Suman Sengupta’s work as dramatist-director attains a peak on Chetla Krishti Sansad’s Āmār Gān, hopefully one of many other peaks in future. It deservedly won Theatre Workshop’s annual Satyen Mitra award for playwriting this year. A visually-impaired and wheelchair-bound teenage boy, Palash, disappears mysteriously from his home, and we get to know his background through the flashbacks that ensue. Highly intelligent, he constantly sought answers from his physicist father, asking most obsessively of all about the definition of light.

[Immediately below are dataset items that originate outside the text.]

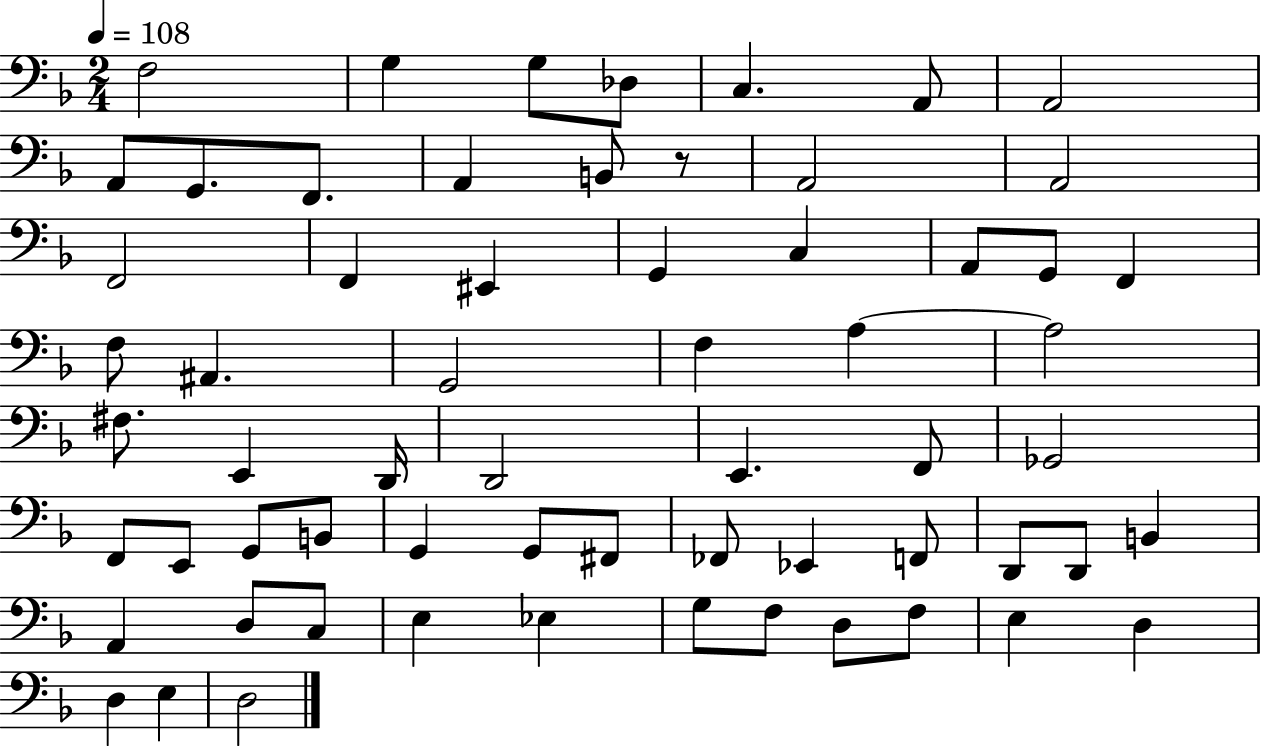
X:1
T:Untitled
M:2/4
L:1/4
K:F
F,2 G, G,/2 _D,/2 C, A,,/2 A,,2 A,,/2 G,,/2 F,,/2 A,, B,,/2 z/2 A,,2 A,,2 F,,2 F,, ^E,, G,, C, A,,/2 G,,/2 F,, F,/2 ^A,, G,,2 F, A, A,2 ^F,/2 E,, D,,/4 D,,2 E,, F,,/2 _G,,2 F,,/2 E,,/2 G,,/2 B,,/2 G,, G,,/2 ^F,,/2 _F,,/2 _E,, F,,/2 D,,/2 D,,/2 B,, A,, D,/2 C,/2 E, _E, G,/2 F,/2 D,/2 F,/2 E, D, D, E, D,2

This situation does raise several implausibilities. First, any human can feel the warmth of sunlight on the skin, which should have helped Palash in understanding the nature of light. Second, is his father so bad a physics teacher that he cannot explain light adequately and must resort to hurtful methods? Third, can’t he get hold of toys or models of birds and trees for Palash’s comprehension? Fourth, why has this educated family not located a suitable school for him? Fifth, why must he have to crawl up the stairs every time to his favourite spot, the terrace? The otherwise sublime conclusion also seems anticlimactic, because the family fails to search for him in the one place that they know very well he loves to go to.
In spite of all these misgivings, Āmār Gān leaves a strong impact due to more important aspects. Sengupta’s direction and the family’s acting (Sayantan Maitra as Palash, with Mayukh Dutta and Monjima Chattopadhyay in the photo) are flawless. He peoples the drama with a true-to-life variety of secondary characters, like a somewhat crazy pupil (Arka Chakraborty) of the father’s, and an insensitive journalist (Prashanta Dutta) typical of callous humans (though a too-obvious personification of the dark side who appears periodically is dispensable). His usage of Rabindrasangit truly moves as well as enlightens (“Āmār ange ange ke bājāy bānshi” one of many examples). And the black, white and grey design and costumes are most appropriate.